It is true what Charles says about Andrew's character though. He is quite pompus--but maybe the character's pompus because of everything that's happened. Maybe the "self-aggrandizing; see Ron Charles' review that Andrew does is too distance himself from the fact that he did made all these dumb decisions. It's like saying, "oh I'll make myself sound amazing maybe what I've done won't make me sound like a total dick." He is unhappy with who he is and who he has been so he tries to hide it, (even from his therapist, a fact that I find all the more compelling) which I think is a magical thing to find in a protagonist.
Thanks for the comments!
Hmm. Hmm. I think the structure, the departure from his usual form that Doctorow took, reflects the departure from the traditional narrative form he has so, so ably done in the past.

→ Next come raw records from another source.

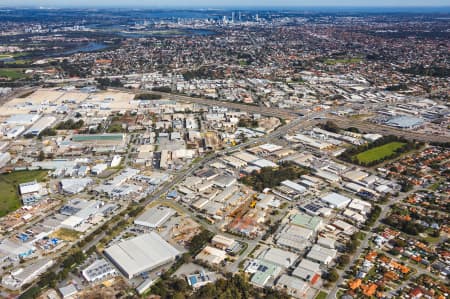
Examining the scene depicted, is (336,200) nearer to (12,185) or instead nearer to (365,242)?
(365,242)

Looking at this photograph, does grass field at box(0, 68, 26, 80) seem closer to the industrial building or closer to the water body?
the industrial building

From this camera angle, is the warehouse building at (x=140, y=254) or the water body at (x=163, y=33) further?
the water body at (x=163, y=33)

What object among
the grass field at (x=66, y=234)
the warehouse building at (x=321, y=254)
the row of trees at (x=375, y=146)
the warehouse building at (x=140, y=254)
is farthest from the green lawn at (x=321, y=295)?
the row of trees at (x=375, y=146)

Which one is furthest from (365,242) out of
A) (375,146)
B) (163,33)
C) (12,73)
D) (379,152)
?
(163,33)

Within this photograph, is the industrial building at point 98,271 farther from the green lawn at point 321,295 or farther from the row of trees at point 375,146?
the row of trees at point 375,146

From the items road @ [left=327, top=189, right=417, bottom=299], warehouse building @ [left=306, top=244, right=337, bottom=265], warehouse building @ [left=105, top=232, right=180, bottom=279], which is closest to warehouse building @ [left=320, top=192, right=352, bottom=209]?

To some extent, he did this in Homer & Langley -- he didn't build a picture of an historical period and then fill it with story and characters, this book centers around the characters, and as much as I loved his older work, I appreciated the departure he was taking, making the external world smaller and the people bigger. It's a risk. I felt the structure of Andrew's Brain, the narrative form, the time-shuffling, the ambiguity of the narrative voice, all contributed to the slippery nature of the intellectual material he was handling. Form followed function, more or less. I thought Doctorow took a lot of risks, and did an extraordinarily wonderful job. I got to know Andrew without judging him, got to understand a mind that had slipped. When presented with that sort of a character, we're often given only something chaotic or impenetrable; I thought Doctorow did a wonderful job at portraying how a mind in revolt constructs its own logic, its own reason. I admired it greatly.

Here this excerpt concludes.